- PROBLEM DETAILS
Return all of the entries below word for word, with every line unchanged.

::::::::::

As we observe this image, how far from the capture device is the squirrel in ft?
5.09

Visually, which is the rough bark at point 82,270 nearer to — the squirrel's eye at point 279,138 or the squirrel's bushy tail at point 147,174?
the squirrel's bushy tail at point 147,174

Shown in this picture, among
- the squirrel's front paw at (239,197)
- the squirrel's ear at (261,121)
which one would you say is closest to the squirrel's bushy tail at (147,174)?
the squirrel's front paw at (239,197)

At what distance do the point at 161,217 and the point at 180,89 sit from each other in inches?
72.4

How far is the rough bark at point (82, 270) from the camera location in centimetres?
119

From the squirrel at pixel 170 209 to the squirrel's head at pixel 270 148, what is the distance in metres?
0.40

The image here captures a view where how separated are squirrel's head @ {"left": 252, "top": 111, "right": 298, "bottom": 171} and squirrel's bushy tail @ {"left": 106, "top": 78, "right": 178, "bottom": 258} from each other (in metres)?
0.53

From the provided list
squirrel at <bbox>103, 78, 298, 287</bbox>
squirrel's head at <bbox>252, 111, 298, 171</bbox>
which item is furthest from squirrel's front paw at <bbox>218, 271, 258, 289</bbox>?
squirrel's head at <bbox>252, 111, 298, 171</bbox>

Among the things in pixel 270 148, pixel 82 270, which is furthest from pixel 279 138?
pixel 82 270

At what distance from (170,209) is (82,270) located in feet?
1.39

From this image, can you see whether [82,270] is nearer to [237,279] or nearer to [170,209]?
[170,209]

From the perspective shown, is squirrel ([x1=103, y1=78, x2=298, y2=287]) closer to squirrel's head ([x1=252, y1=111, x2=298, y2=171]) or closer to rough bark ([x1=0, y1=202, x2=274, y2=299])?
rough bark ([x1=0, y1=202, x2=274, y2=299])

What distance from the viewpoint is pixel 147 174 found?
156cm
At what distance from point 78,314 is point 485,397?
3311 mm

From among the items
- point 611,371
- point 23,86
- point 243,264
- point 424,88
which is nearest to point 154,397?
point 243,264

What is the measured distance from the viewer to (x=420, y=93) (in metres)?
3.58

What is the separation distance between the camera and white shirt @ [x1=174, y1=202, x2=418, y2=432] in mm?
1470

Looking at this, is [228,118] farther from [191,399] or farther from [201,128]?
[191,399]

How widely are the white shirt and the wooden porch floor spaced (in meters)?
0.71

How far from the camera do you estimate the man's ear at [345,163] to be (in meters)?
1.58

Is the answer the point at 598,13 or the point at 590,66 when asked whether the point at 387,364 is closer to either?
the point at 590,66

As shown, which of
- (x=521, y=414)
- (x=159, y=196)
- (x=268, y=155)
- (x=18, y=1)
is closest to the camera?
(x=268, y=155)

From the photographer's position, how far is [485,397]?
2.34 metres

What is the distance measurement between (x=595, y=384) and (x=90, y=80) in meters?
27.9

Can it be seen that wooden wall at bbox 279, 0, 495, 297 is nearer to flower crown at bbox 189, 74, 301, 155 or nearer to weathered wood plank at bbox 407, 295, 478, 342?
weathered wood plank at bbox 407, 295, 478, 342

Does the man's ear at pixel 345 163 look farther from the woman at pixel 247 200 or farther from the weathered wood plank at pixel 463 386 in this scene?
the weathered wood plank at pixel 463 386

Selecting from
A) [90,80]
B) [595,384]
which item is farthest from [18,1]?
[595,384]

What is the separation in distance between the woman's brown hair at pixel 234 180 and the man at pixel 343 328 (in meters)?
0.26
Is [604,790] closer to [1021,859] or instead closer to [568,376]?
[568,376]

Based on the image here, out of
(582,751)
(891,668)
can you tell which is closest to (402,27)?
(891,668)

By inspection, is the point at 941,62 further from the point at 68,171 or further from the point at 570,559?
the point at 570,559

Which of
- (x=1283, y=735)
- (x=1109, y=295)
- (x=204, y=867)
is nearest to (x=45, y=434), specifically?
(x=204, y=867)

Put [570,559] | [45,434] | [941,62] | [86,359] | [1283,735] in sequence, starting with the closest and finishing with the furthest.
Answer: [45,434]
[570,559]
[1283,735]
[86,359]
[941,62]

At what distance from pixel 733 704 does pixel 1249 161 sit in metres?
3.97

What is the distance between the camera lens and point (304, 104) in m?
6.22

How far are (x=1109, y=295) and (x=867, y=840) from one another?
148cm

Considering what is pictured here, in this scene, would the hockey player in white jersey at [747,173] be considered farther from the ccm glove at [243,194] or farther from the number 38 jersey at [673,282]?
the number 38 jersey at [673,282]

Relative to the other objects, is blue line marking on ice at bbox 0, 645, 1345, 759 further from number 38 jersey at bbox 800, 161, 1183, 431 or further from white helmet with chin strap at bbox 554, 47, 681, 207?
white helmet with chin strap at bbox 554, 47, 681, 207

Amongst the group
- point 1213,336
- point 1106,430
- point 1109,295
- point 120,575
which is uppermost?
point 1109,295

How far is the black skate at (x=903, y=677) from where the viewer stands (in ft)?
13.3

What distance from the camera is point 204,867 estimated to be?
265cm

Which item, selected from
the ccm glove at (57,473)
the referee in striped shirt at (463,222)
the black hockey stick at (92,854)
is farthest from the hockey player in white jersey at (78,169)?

::::::::::

- COMPLETE ANSWER
As we observe this image, how far from the capture device is the squirrel in ft?
5.09

Visually, which is the rough bark at point 82,270 nearer to — the squirrel's eye at point 279,138 or the squirrel's bushy tail at point 147,174?
the squirrel's bushy tail at point 147,174

Shown in this picture, among
- the squirrel's front paw at (239,197)
- the squirrel's ear at (261,121)
which one would you say is closest to the squirrel's bushy tail at (147,174)?
the squirrel's front paw at (239,197)

At what distance do the point at 161,217 and the point at 180,89 sit from each other in inches?
72.4

How far is the rough bark at point (82, 270) from the camera location in centimetres?
119

From the squirrel at pixel 170 209 to the squirrel's head at pixel 270 148, what is the distance in metres?
0.40

The image here captures a view where how separated are squirrel's head @ {"left": 252, "top": 111, "right": 298, "bottom": 171} and squirrel's bushy tail @ {"left": 106, "top": 78, "right": 178, "bottom": 258} from each other (in metres)?
0.53

From the provided list
squirrel at <bbox>103, 78, 298, 287</bbox>
squirrel's head at <bbox>252, 111, 298, 171</bbox>
which item is furthest from squirrel's front paw at <bbox>218, 271, 258, 289</bbox>?
squirrel's head at <bbox>252, 111, 298, 171</bbox>

Among the things in pixel 270 148, pixel 82 270, which is furthest from pixel 279 138?
pixel 82 270

At what distance from (170,209) is (82,270) located in feet?
1.39

From this image, can you see whether [82,270] is nearer to [237,279] or nearer to [170,209]?
[170,209]

From the perspective shown, is squirrel ([x1=103, y1=78, x2=298, y2=287]) closer to squirrel's head ([x1=252, y1=111, x2=298, y2=171]) or closer to rough bark ([x1=0, y1=202, x2=274, y2=299])?
rough bark ([x1=0, y1=202, x2=274, y2=299])

What distance from the viewpoint is pixel 147 174 found?
156cm
At what distance from point 78,314 is point 485,397?
3311 mm

From among the items
- point 611,371
- point 23,86
- point 243,264
- point 424,88
which is nearest to point 154,397?
point 243,264

What is the measured distance from the viewer to (x=420, y=93) (in metres)?
3.58

What is the separation distance between the camera and white shirt @ [x1=174, y1=202, x2=418, y2=432] in mm?
1470

Looking at this, is [228,118] farther from [191,399] or farther from [201,128]?
[191,399]

How widely are the white shirt and the wooden porch floor spaced (in meters)?
0.71

How far from the camera do you estimate the man's ear at [345,163] to be (in meters)?
1.58

Is the answer the point at 598,13 or the point at 590,66 when asked whether the point at 387,364 is closer to either?
the point at 590,66

As shown, which of
- (x=521, y=414)
- (x=159, y=196)
- (x=268, y=155)
- (x=18, y=1)
is closest to the camera?
(x=268, y=155)

From the photographer's position, how far is [485,397]?
2.34 metres

What is the distance measurement between (x=595, y=384) and (x=90, y=80) in meters?
27.9

Can it be seen that wooden wall at bbox 279, 0, 495, 297 is nearer to flower crown at bbox 189, 74, 301, 155 or nearer to weathered wood plank at bbox 407, 295, 478, 342?
weathered wood plank at bbox 407, 295, 478, 342

Does the man's ear at pixel 345 163 look farther from the woman at pixel 247 200 or farther from the weathered wood plank at pixel 463 386 in this scene?
the weathered wood plank at pixel 463 386

Selecting from
A) [90,80]
B) [595,384]
which item is farthest from [18,1]?
[595,384]

What is the separation in distance between the woman's brown hair at pixel 234 180 and the man at pixel 343 328 (in meters)?
0.26
Is [604,790] closer to [1021,859] or instead closer to [568,376]?
[568,376]

Based on the image here, out of
(582,751)
(891,668)
can you tell which is closest to (402,27)?
(891,668)

By inspection, is the point at 941,62 further from the point at 68,171 or further from the point at 570,559?
the point at 570,559

Which of
- (x=1283, y=735)
- (x=1109, y=295)
- (x=204, y=867)
is nearest to (x=45, y=434), specifically?
(x=204, y=867)

Put [570,559] | [45,434] | [941,62] | [86,359] | [1283,735] in sequence, starting with the closest and finishing with the furthest.
Answer: [45,434]
[570,559]
[1283,735]
[86,359]
[941,62]

At what distance from pixel 733 704 does pixel 1249 161 sit in metres?
3.97

What is the distance between the camera lens and point (304, 104) in m?
6.22

How far are (x=1109, y=295) and (x=867, y=840) from one another?
148cm

Considering what is pictured here, in this scene, would the hockey player in white jersey at [747,173] be considered farther from the ccm glove at [243,194] or farther from the number 38 jersey at [673,282]?
the number 38 jersey at [673,282]

Relative to the other objects, is blue line marking on ice at bbox 0, 645, 1345, 759 further from number 38 jersey at bbox 800, 161, 1183, 431 or further from white helmet with chin strap at bbox 554, 47, 681, 207?
white helmet with chin strap at bbox 554, 47, 681, 207

Amongst the group
- point 1213,336
- point 1106,430
- point 1109,295
- point 120,575
which is uppermost?
point 1109,295

How far is the black skate at (x=903, y=677) from where the viewer stands (in ft)?
13.3

What distance from the camera is point 204,867 estimated to be?
265cm

Which item, selected from
the ccm glove at (57,473)
the referee in striped shirt at (463,222)
the black hockey stick at (92,854)
is farthest from the hockey player in white jersey at (78,169)?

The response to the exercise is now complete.